それでは、このマツダが中国市場で発売する初めての電気自動車であるCX-30について、
特に販売台数が盛り上がる年末から2022年以降にかけて、一体どれほどの成功を期待することができるのかに関してですが、
まず結論から申し上げて、今回比較対象としているID.4のような販売台数を期待することはできない、
ということで、
というのも、中国国内で発売されている日本メーカーの電気自動車というのは、何も今回のCX-30が初めてではなく、
すでにトヨタからは、CH-Rの電気自動車バージョンであったり、
ホンダからも、EA6と名付けられたミッドサイズ級のセダンがラインナップされていたりします。
CH-R EV EA6
そして、その電気自動車としての質について、
例えば後者の、ホンダのEA6というのは、
58.8kWhというミッドサイズ級のバッテリー容量を搭載しながら、
NEDCサイクルにおける航続距離が510km、
最も信用に対するEPAサイクルでも、概ね400kmを達成見込み、
そして、その値段設定が、日本円に換算してなんと287万円から購入することができるという、
今回のCX-30と同様の値段設定を実現することができていますので、
まさに電気自動車としてのコスパは高い、むしろ、今回のCX-30よりも高いと言えるのかもしれません。
日本のEVは中国で全く売れていない事実
しかしながら、その実際の販売台数を見てみると、
この直近の販売台数は、たったの293台と低迷していながら、
今年である2021年通しの販売台数で見ても1445台、
さらに、トヨタのCH-Rの電気自動車バージョンについては、8月度の販売台数がたったの21台、
2021年通しでも531台と、
特に月間数千台、
それこそ超格安小型電気自動車である、かの有名なHong Guang Mini EVが、月間4万台以上も売れている中国の電気自動車マーケットにおいては、
全く売れていないと言って差し支えない、ということなのです。
それに対して、フォルクスワーゲンのID.4というのは、
直近の8月度の販売台数が4679台と、
中国の電気自動車の人気車種ランキングで、トップ20にランクインしているわけで、
特に最直近である9月度の販売台数の速報値では、
そのID.4とともに、同じくMEBプラットフォームを採用したID.6を含めて、ついに月間1万台の壁を突破してもきていますので、
確かに電気自動車としての質は、ID.4の方がやや上であるものの、
そのコスパの高さという観点では、特に負けていないCX-30というのは、
これまでの日本車と同様に、なぜか不発に終わる可能性がある、ということなのです。
フォルクスワーゲンのEVが売れ始めた理由
その理由について個人的に一点推測可能なことというのが、
その販売体制の差ではないのかということで、
というのも、実はそのフォルクスワーゲンのIDシリーズに関しては、
ちょうど今年の3月ごろから、実際の納車をスタートさせたわけですが、
その販売台数は、当初の想定を大きく下回る1000台程度に留まり、
6月になっても3415台という、
電気自動車に全振りし始めているフォルクスワーゲンにとっては、極めて厳しい結果であったわけなのです。

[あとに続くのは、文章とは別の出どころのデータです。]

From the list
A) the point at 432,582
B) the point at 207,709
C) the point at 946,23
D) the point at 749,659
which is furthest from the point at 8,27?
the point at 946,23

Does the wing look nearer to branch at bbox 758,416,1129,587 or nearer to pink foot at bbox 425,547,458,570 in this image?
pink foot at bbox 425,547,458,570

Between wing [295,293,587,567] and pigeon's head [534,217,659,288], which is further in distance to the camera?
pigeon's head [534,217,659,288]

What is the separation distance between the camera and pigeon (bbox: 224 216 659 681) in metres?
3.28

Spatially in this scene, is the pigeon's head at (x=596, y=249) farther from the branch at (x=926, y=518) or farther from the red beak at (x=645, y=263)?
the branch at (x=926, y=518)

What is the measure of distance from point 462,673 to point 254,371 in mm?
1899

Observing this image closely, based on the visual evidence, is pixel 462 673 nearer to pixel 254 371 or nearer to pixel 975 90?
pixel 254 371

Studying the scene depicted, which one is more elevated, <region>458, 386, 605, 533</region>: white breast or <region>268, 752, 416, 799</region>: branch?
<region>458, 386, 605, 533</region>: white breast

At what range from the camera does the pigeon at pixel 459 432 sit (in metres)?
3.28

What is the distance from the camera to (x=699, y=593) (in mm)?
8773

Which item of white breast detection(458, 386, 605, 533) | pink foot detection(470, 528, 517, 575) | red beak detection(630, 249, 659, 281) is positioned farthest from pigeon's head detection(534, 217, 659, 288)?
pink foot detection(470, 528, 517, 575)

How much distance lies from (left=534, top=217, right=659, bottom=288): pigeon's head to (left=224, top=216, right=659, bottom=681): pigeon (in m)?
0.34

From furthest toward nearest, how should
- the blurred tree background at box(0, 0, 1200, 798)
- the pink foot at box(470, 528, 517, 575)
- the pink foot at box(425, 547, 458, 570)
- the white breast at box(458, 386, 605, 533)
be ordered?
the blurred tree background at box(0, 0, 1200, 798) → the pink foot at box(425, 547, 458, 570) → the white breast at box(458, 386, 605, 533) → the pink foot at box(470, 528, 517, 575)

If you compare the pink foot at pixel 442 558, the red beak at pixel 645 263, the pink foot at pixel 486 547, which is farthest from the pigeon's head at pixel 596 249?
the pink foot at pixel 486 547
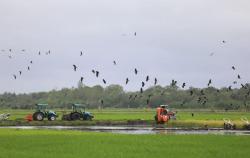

そこでフォルクスワーゲンに関しては、中国全土のディーラーから、一部報道によれば100店舗ほどをピックアップして、
電気自動車の専門知識のある従業員を集中して配備し直すことによって、
電気自動車の販売の機会ロスの低減を模索しながら、
さらに、NIOやXpeng、Li Auto、さらにはテスラなど、現在の中国の電気自動車スタートアップが行なっている戦略である、
より若いユーザーが集まるショッピングセンター内に、IDシリーズのショールームを急ピッチで設置することによって、
やはり電気自動車を購入する可能性の高い、特に若い層に対して、
フォルクスワーゲンの電気自動車を、効果的にアピールするように、その販売戦略を抜本的に改良してきたのです。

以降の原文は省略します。